Peters cited Indian government claims of “unprecedented” mobility and questioned why New Zealand would be “more generous on migration with India than in any other FTA”.
MFAT figures show the deal allows 1,667 Indian nationals a year to apply for three-year work visas, capped at 5,000 people in the country at any one time.
Peters has argued those 5,000 visa holders could translate into much larger numbers once family members are included.
Trade Minister Todd McClay said workers on visas longer than a year are already allowed to bring partners and children, calling this “nothing new” and not a concession to India. Indian workers, he said, would have “no greater right than anyone else”.
The agreement also includes a working holiday scheme capped at 1,000 places per year and enhanced post-study work rights for Indian students. It does not change the uncapped nature of international student visas.

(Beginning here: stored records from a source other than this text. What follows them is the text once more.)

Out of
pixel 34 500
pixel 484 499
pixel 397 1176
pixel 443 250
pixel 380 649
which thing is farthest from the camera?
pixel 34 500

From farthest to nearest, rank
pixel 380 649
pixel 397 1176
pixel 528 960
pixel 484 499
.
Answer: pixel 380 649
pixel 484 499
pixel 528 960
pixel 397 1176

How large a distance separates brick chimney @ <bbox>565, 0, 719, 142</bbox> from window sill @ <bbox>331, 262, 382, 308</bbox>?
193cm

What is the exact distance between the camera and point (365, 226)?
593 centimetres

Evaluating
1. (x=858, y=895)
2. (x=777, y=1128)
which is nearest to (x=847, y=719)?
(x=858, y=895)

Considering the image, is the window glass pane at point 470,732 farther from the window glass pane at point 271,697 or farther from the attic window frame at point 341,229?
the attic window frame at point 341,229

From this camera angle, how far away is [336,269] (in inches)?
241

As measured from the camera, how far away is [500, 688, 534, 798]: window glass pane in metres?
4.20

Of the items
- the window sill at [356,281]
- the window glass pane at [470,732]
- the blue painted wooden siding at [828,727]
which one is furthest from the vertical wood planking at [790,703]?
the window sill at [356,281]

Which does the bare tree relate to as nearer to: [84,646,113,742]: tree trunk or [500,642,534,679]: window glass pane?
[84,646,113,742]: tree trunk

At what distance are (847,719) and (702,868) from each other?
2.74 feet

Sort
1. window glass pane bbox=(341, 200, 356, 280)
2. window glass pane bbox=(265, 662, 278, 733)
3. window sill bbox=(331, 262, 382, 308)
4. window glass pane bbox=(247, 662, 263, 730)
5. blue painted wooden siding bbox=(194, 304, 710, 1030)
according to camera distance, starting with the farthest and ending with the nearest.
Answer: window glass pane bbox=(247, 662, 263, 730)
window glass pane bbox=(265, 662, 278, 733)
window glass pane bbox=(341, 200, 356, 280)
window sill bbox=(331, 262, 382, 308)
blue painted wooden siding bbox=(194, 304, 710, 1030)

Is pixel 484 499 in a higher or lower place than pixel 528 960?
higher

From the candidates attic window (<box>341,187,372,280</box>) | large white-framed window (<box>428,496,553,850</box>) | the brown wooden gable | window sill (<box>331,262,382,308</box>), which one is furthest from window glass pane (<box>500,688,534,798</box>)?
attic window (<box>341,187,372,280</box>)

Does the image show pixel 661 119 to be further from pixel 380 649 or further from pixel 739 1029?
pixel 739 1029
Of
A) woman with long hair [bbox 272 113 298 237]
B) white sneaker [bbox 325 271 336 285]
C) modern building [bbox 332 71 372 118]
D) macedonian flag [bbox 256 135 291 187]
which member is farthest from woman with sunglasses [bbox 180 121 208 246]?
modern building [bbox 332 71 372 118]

Prime Minister Christopher Luxon said Peters was “wrong” on the migration implications. With NZ First invoking the coalition’s agree-to-disagree provision, Labour leader Chris Hipkins said his party is broadly supportive, while seeking clarity on protections for migrant workers.
Editor’s note: When ministers respond by saying “nothing new” or “no greater rights than anyone else”, they are answering a narrow legal claim Peters has not clearly made, rather than the broader policy warning he is raising. In a country the size of India, even modest shifts in incentives or signalling can translate into large absolute numbers for a small country like New Zealand.
Peters’ concern is about exposure and scale, not legality. Student migration settings are uncapped (not related to the FTA), and the FTA could increase Indian students as a side effect, which could have secondary population effects.